All About AccessDespite the fact that most students and teachers are at least a month away from returning to the classroom, the last few weeks have been active ones in terms of education policy.
Noteworthy, of course, was the Supreme Court’s approval, in a 5-4 decision, of the use of tax dollars for school vouchers, and the College Board’s approval of major changes to the SAT I (see story, pg. 11). These decisions highlight the issues of quality education and access.
How will these most recent and significant changes affect students and students of color in particular? President Bush compared the historic significance of the recent Supreme Court decision on vouchers or “school choice” as he prefers to call it, to the Brown vs. the Board of Education decision. “The Supreme Court in 1954 declared that our nation cannot have two educational systems, and that was the right decision,” Bush said earlier this month in Cleveland. He went on to say that the Supreme Court declared that the nation will not accept one educational system for those can afford to send their children to a school of their choice and for those who can’t. Whether such a comparison to Brown is valid is questionable, but time will tell.

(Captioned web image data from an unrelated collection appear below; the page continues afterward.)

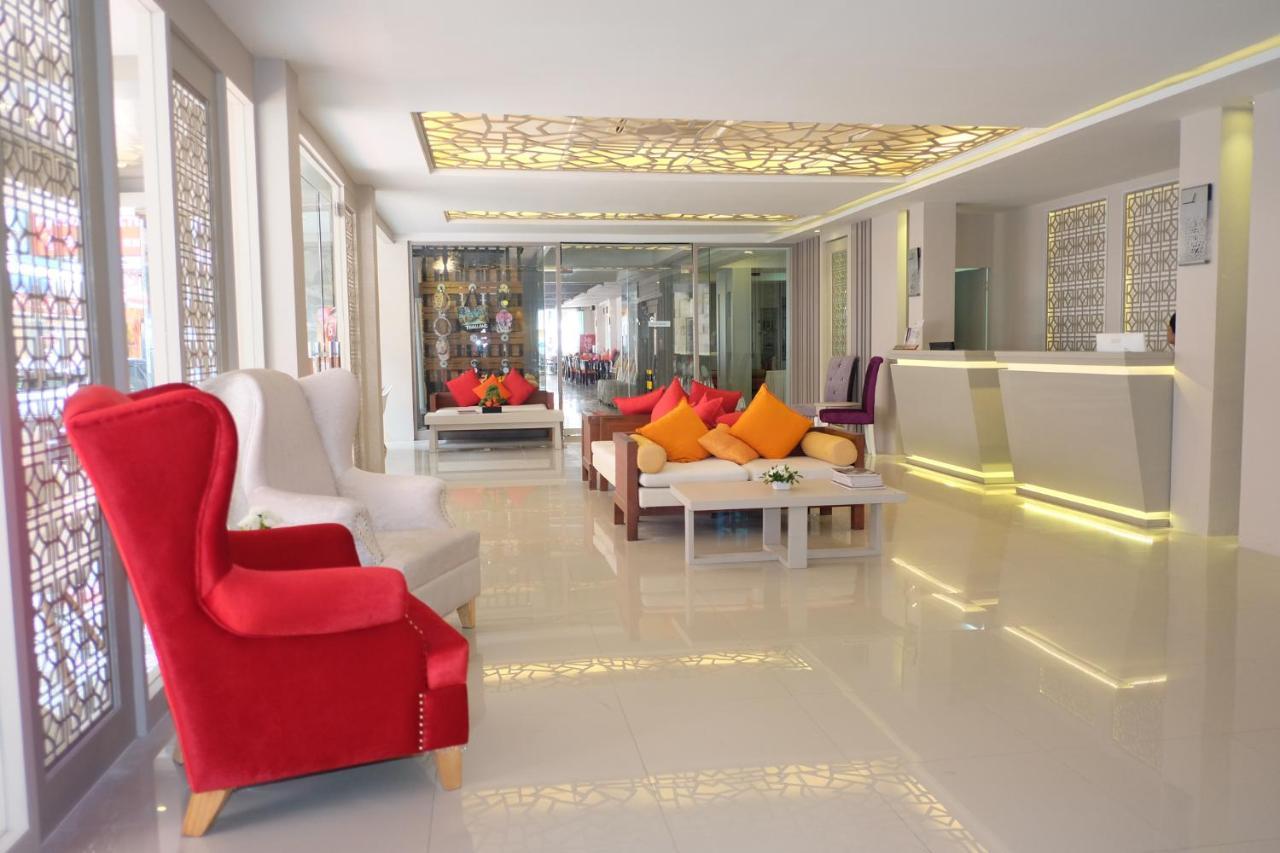 The Royal Palm Beach Front Patong Luaran gambar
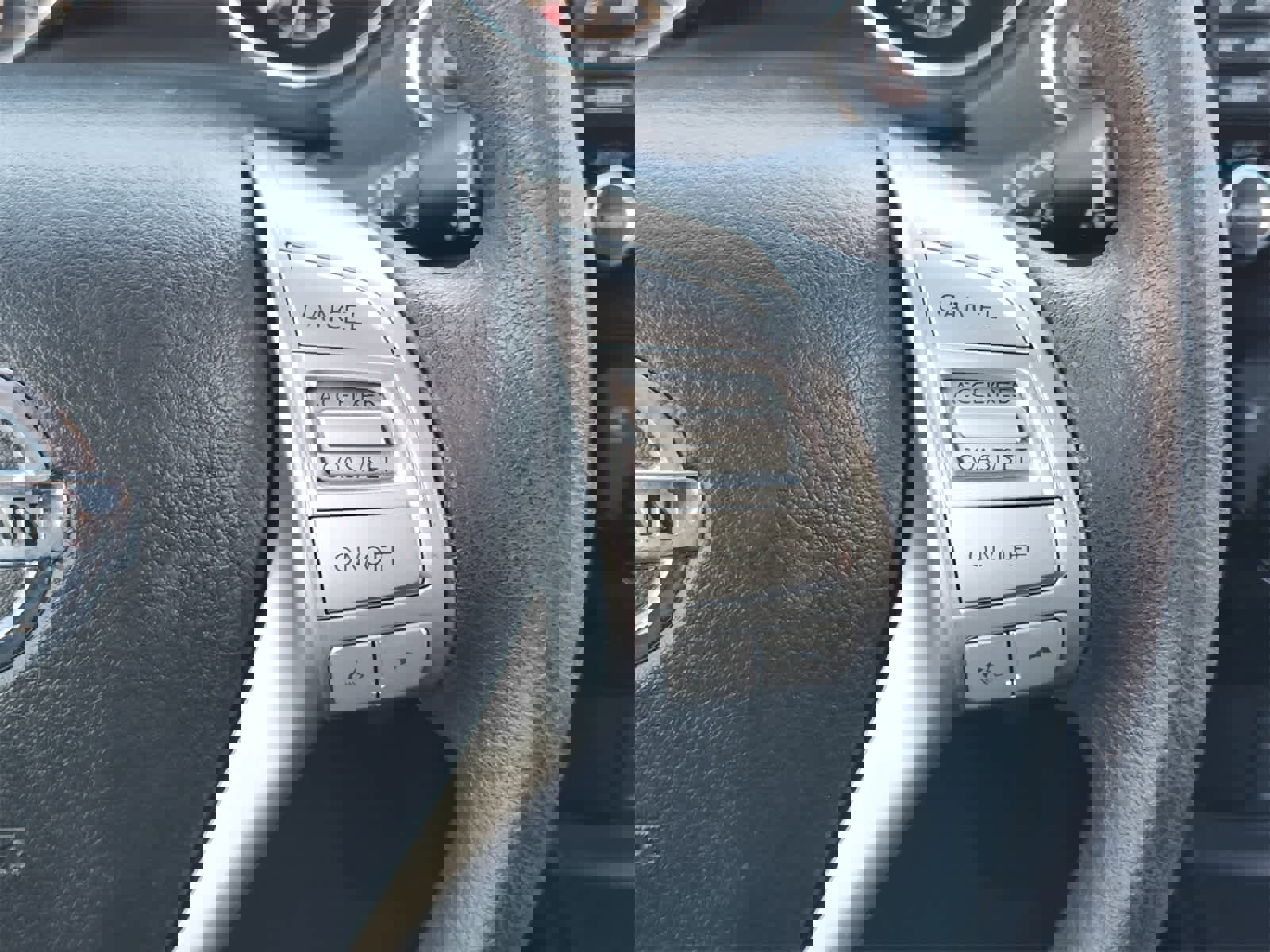 Used 2014 Nissan Rogue SV w/ SV Premium Package image 28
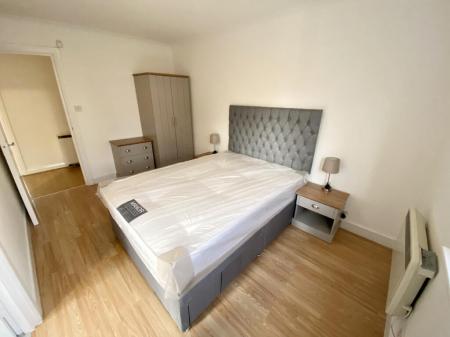2 bedroom Flat to let in Vancouver Quay, Salford Quays, Salford, M50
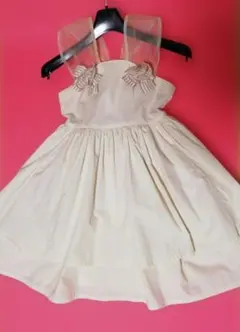 リボン付きクリーム色フレアドレス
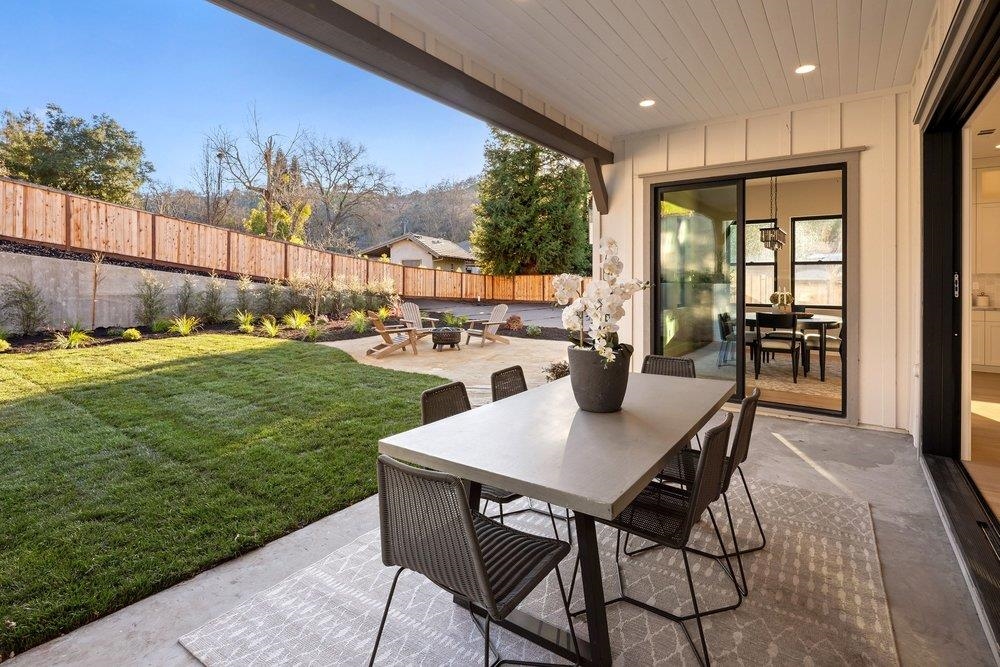 180 Castle Hill Ranch Rd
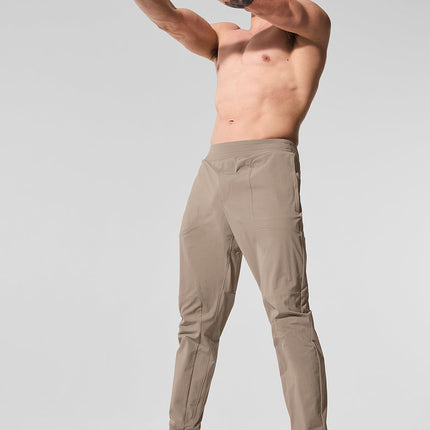 alo Men's Co-Op Pant - Gravel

In addition, the College Board earlier this month announced that it was adding an essay portion as well as a more-advanced math section to the SAT I so that the test is “more aligned to the curriculum and state standards of a high school education.” And although the College Board says that it had plans to revise the SAT years ago, they do not deny the process was accelerated when University of California System President Richard Atkinson last year criticized the use of the SAT I and suggested that the UC System might do away with the test altogether. Despite the changes, however, one critic says the test is still a “gatekeeper to minority and low-income students” and no revisions to the test will change this.
Lee Bollinger, former president of the University of Michigan, in a recent speech to the College Board, said that the ongoing controversy surrounding the SAT is not over the test itself but rather what the test represents. The SAT “has become a symbol of all the anxieties, concerns, fears, and frustrations in the college-admissions system,” Bollinger said.
In any case, how and to what extent both the voucher and SAT decisions will affect American students may be more evident down the road. As one Washington Post reporter wrote recently, “the greatest impact from these two decisions is at least a generation away, and change in American schools is very slow.”
Lastly, our cover stories on assistive technology offer a glimpse into what some colleges and universities are doing to make their campuses more accessible for students with disabilities. Engineering students in the assistive technology program at the University of Massachusetts-Lowell are doing their part to improve the quality of life for people with disabilities with their creative innovations (see story, pg 27). With technology changing rapidly and becoming so sophisticated, there seems to be endless possibilities for making education and the college experience more accessible for students with special needs.
By opening doors and creating more educational opportunities — we all must be advocates for access in own spheres of influence.